Plaintiffs claim they are entitled to punitive damages because Exactech’s conduct was willful, wanton, reckless, malicious, beyond all standards of decency, and without regard to human life, when it did the following:

  • Intentionally and recklessly designed, manufactured, and sold defective hip, knee, and ankle implants
  • Intentionally and recklessly failed to implement quality controls and remove compromised devices from the market
  • Intentionally and recklessly failed to confirm implants were properly packaged and stored for 17 years
  • Intentionally and recklessly failed to investigate and follow up on reports of its products failing
  • Fraudulently misrepresented, omitted, and concealed facts about its products’ failure rates, propensity to wear, defects, and injuries to others

Loss of Consortium

Plaintiffs’ spouses and family members claim to have suffered the loss of their loved one’s “support, companionship, services, society, love, affection, and consortium” and will continue to suffer from these losses as a proximate result of Exactech’s actions and omissions.

What is next in the Exactech litigation?

The Master Answer is due March 13, 2023. The last status conference was on January 25, 2023. The next status conference is scheduled for March 23, 2023, at 2:30 p.m. via video.

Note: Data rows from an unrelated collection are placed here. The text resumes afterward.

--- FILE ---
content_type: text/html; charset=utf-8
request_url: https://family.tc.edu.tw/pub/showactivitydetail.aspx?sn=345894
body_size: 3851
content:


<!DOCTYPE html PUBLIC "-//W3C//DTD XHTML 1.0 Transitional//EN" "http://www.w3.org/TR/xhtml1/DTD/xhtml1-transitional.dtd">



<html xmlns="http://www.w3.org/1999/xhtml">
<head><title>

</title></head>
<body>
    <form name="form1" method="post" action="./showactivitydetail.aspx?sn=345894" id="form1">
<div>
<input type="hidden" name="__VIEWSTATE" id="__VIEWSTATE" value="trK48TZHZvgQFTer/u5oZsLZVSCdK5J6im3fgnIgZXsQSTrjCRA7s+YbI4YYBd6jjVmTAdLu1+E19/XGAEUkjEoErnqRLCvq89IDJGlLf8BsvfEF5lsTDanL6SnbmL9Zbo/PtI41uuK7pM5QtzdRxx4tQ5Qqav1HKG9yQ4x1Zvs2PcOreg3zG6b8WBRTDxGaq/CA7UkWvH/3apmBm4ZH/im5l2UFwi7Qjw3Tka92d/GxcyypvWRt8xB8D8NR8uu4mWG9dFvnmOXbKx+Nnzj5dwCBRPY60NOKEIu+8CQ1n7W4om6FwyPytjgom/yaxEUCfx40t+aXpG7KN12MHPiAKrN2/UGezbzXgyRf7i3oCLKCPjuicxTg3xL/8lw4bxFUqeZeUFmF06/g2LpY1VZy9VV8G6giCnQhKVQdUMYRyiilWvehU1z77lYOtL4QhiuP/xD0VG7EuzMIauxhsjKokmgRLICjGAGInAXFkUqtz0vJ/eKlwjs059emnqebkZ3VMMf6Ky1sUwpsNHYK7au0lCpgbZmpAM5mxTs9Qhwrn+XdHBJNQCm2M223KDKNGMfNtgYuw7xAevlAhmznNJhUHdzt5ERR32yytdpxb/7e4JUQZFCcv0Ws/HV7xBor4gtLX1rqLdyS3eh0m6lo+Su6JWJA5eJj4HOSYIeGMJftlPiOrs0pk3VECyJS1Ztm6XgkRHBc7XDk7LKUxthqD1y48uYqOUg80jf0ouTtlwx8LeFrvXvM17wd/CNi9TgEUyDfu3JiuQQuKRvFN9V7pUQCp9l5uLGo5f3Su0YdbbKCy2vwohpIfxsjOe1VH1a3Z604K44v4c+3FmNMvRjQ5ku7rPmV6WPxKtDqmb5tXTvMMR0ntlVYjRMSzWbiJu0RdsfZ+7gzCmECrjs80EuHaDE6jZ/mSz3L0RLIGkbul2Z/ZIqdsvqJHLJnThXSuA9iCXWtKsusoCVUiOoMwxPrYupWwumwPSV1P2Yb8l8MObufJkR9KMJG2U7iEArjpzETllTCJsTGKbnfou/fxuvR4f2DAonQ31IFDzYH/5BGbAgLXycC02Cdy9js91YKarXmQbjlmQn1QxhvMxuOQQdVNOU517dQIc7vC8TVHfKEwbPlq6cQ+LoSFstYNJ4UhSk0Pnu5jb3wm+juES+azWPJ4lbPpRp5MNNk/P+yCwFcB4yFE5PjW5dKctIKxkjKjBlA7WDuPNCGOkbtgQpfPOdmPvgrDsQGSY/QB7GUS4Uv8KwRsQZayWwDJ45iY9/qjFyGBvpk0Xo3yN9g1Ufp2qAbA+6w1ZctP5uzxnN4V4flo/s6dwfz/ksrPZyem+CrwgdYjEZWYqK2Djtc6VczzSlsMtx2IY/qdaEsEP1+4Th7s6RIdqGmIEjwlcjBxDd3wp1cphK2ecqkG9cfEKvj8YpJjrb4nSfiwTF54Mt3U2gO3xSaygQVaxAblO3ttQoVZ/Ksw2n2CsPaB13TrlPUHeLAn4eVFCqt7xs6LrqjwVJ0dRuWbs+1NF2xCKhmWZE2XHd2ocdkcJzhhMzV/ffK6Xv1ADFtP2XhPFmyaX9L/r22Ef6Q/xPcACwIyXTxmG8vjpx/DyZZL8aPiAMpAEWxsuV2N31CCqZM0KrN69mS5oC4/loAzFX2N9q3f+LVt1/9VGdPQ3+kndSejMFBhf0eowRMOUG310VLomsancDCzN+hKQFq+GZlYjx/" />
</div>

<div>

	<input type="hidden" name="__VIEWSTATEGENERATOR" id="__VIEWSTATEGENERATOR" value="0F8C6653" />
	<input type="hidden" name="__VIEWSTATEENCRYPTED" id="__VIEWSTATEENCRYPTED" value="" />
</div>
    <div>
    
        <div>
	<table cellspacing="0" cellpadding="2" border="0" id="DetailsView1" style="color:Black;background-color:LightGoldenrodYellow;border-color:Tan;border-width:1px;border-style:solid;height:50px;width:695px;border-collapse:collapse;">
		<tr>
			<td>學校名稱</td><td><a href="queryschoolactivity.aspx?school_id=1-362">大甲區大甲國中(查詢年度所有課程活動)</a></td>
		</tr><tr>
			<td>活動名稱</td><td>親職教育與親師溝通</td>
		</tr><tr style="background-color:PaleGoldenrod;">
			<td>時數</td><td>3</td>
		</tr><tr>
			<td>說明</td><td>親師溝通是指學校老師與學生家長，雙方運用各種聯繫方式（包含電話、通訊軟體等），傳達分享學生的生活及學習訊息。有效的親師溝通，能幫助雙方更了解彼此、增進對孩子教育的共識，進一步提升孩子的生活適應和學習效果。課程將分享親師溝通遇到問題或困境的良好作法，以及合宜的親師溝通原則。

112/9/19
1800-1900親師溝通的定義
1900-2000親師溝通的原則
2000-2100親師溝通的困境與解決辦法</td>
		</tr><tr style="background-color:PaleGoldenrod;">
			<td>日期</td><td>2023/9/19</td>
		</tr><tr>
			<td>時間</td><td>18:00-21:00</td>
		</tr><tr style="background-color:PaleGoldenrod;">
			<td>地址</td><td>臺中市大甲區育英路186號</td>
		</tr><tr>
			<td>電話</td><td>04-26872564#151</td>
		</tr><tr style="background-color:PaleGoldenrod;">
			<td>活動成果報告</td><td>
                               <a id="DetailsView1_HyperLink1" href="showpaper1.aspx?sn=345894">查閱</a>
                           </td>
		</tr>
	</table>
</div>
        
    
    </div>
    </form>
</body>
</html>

History of Litigation against Exactech

Exactech is no stranger to litigation. In a 2017 lawsuit, Marcus H. Talley v. Exactech Inc., the plaintiff alleged that he was harmed by the company’s “finned” tibial tray, which he received as part of his total knee replacement after the company failed to provide warnings about its risks.

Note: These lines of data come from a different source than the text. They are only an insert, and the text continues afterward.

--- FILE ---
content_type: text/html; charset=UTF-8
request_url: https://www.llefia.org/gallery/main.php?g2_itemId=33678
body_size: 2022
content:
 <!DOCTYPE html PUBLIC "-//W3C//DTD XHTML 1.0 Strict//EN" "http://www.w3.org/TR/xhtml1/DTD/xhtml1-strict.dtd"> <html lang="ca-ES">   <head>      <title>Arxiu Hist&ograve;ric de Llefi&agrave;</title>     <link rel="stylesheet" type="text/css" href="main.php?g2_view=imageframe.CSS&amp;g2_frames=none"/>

The plaintiff asserted that the company knew the product was harmful and engaged in what he termed a “silent recall” of the product. This consisted of slowly and quietly removing the product from the market, but only after they had developed a replacement product.

2020 Whistleblower Litigation

A 2020 qui tam action is pending in The Southern Division of United States District Court in the Northern District of Alabama, alleging the following:

  • Exactech knew at least as early as 2008 that their finned tibial trays had a high failure rate of 30-35%, a rate that is ten times
    higher than comparable devices and six times higher than the rate at which a recall should have been implemented.
  • Exactech investigated the product defects and then took active steps to conceal and misrepresent their findings.
  • Exactech knowingly submitted false claims to the Department of Veterans Affairs and Medicare by using and billing for faulty,
    off-branded products.
  • Exactech paid kickbacks to an orthopedic doctor in exchange for continuing to purchase the defective products after the doctor had complained about the efficacy of the products.

The court has denied Exactech’s motion to dismiss the case.

2020 Settlement with the United States Government

In 2010, Exactech agreed to pay the United States government $2.99 million in a settlement agreement amid allegations of paying kickbacks to orthopedic surgeons from 2002 to 2008. A criminal case was pursued in conjunction with the conduct. This case was resolved in a deferred prosecution agreement that included fines and an agreement to allow government monitoring.